Intro

If you start using R for some real work, you’ll soon find out that there is a whole huge universe of packages in R. That’s why so many people like it so much. And that’s also where most of the problems come from - inconsistencies between the various packages.

Luckily someone is quite successful in fixing that. Hadley Wickham started to build his own universe inside the bigger one about 10 years ago. Someone called it ‘Reinventing R from inside R’. He started to create packages that work well with each other. Just recently a new package called tidyverse was relaesed. It’s actually a collection of packages well supporting each other - many of them by Hadley, but other authors also quickly jumped on board.

For you who don’t know much R now it’s the best time to choose the right universe ;)

Running library(tidyverse) has the same effect as

library(readr)    # for data import.
library(tidyr)    # for data tidying.
library(dplyr)    # for data manipulation.
library(ggplot2)  # for data visualisation.
library(purrr)    # for functional programming.
library(tibble)   # for tibbles, a modern re-imagining of data frames.

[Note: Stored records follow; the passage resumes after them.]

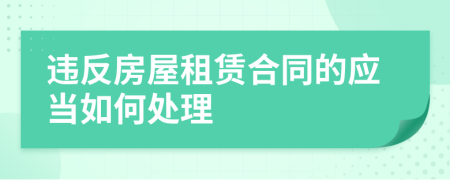 违反房屋租赁合同的应当如何处理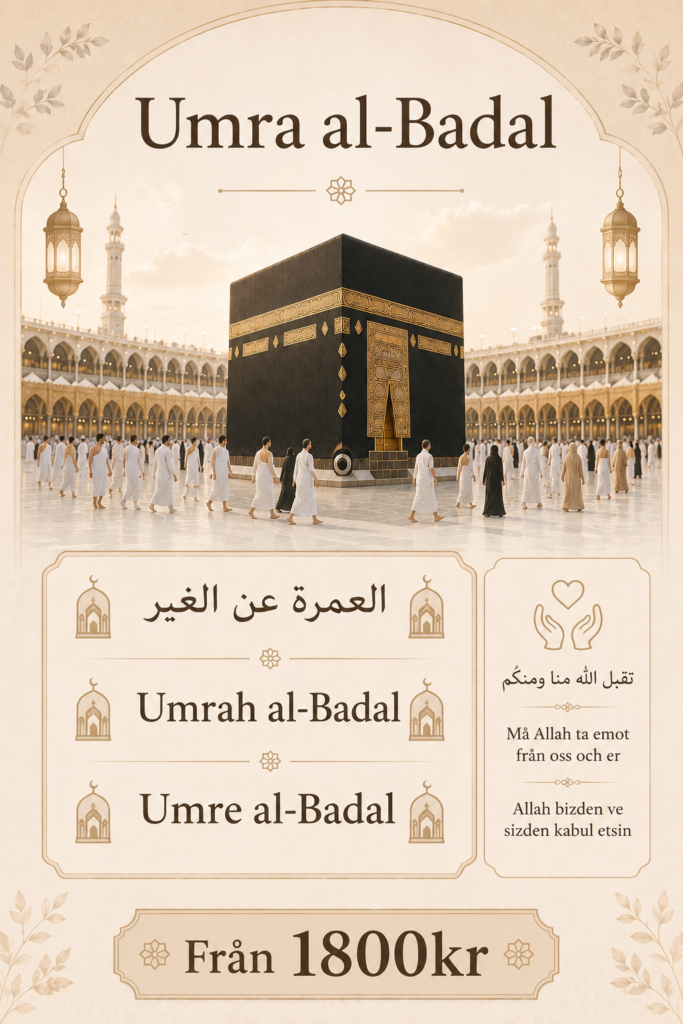 Umra al-Badal

العمرة عن الغير

Umrah al-Badal

Umre al-Badal

تقبل الله منا ومنكم

Må Allah ta emot från oss och er

Allah bizden ve sizden kabul etsin

Från 1800kr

Additionally tidyverse brings some more packages with it, but does not load them by default. When you get used to the tidy universe, you’re not willing to leave it…

Tidy data

As the name tidyverse suggests, this universe revolves around something tidy. The tidy thing here is the data. A conceptual definition of tidy data is that there is one row per one observation and one column per one variable. Other formulation is that the data of the same kind are in a single column (think measuring device, units..).

You often want to combine more features to get ‘better’ features ;) You combine features per observation - and transformations in the tidy format lead to R’s fast (vectorized) operations. More on this later.

The essay on tidy data - which is a must-read - can be reached by vignette("tidy-data").

Challenge

Task

Most of “biological” data are not in the tidy format, for example this:

Solution

The three variables are sex, pregnant and the count.